- WHAT YOU WILL DO
Pull out every line of the listing below that contains the string "Looking" and copy each one unchanged. Matching is case-sensitive.

- LISTED ENTRIES
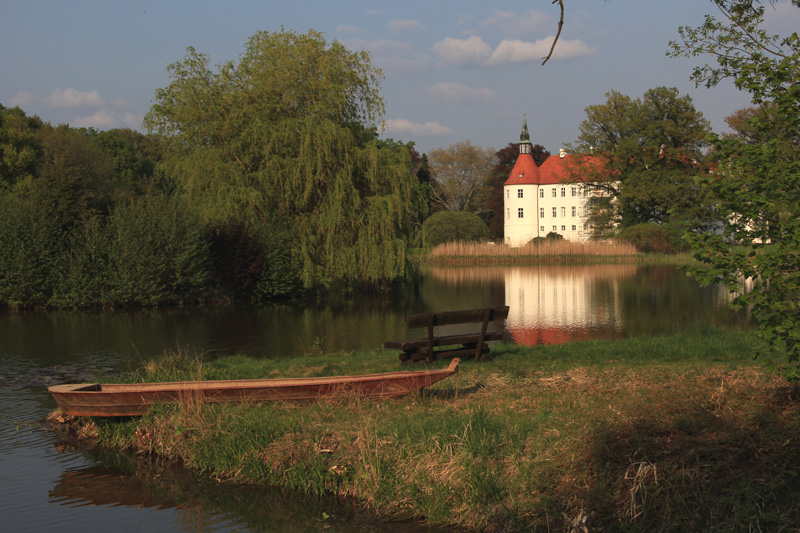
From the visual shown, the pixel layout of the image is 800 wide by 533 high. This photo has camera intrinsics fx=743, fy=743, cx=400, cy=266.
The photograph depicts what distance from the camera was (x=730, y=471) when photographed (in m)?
5.79

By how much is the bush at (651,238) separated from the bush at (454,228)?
13590 mm

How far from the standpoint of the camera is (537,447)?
22.1 feet

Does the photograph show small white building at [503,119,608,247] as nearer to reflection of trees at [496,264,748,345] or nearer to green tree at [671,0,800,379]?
reflection of trees at [496,264,748,345]

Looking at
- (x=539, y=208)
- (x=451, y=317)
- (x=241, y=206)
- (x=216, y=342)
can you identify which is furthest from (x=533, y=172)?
(x=451, y=317)

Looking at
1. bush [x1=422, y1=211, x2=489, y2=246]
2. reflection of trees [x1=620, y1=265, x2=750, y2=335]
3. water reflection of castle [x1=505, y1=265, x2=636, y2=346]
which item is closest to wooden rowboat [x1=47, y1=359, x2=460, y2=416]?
reflection of trees [x1=620, y1=265, x2=750, y2=335]

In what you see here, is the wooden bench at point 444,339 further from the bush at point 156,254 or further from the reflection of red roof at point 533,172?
the reflection of red roof at point 533,172

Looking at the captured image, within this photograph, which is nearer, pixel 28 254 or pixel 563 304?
pixel 563 304

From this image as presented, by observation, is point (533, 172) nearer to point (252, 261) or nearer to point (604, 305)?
point (252, 261)

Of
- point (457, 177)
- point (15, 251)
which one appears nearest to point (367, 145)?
point (15, 251)

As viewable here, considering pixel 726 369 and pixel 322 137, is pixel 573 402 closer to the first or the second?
pixel 726 369

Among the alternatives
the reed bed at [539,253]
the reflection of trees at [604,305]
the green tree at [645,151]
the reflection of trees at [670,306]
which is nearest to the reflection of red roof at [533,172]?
the green tree at [645,151]

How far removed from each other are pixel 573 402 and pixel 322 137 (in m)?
23.9

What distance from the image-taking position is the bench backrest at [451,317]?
10585mm

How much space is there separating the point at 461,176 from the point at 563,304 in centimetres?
6217
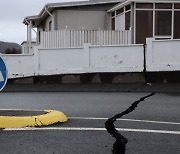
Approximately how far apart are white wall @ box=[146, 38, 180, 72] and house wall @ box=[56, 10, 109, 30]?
931cm

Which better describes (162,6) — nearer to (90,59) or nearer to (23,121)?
(90,59)

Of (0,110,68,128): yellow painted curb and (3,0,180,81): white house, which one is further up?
(3,0,180,81): white house

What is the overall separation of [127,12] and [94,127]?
15672 mm

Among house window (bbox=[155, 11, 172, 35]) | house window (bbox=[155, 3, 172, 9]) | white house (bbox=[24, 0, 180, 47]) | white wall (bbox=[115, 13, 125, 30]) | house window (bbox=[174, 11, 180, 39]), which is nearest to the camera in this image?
white house (bbox=[24, 0, 180, 47])

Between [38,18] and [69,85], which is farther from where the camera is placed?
[38,18]

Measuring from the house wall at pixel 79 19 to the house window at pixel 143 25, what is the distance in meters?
3.46

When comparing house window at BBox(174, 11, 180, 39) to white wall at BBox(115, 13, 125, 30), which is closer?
house window at BBox(174, 11, 180, 39)

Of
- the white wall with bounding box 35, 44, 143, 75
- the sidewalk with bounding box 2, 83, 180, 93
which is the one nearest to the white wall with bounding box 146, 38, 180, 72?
the white wall with bounding box 35, 44, 143, 75

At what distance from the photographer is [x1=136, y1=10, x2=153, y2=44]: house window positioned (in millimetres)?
20969

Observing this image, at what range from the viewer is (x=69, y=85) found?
15.6 m

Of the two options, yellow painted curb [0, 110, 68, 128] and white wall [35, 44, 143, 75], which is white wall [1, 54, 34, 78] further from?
yellow painted curb [0, 110, 68, 128]

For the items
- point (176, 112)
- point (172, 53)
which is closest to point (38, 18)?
point (172, 53)

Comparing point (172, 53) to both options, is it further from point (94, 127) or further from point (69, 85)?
point (94, 127)

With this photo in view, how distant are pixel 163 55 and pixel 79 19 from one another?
10.1 m
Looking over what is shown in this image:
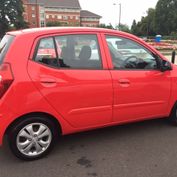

- TASK OUTPUT
Looking at
Looking at
Looking at the captured image, within this photograph, which is nearer, pixel 28 254 or pixel 563 304?
Looking over what is shown in this image:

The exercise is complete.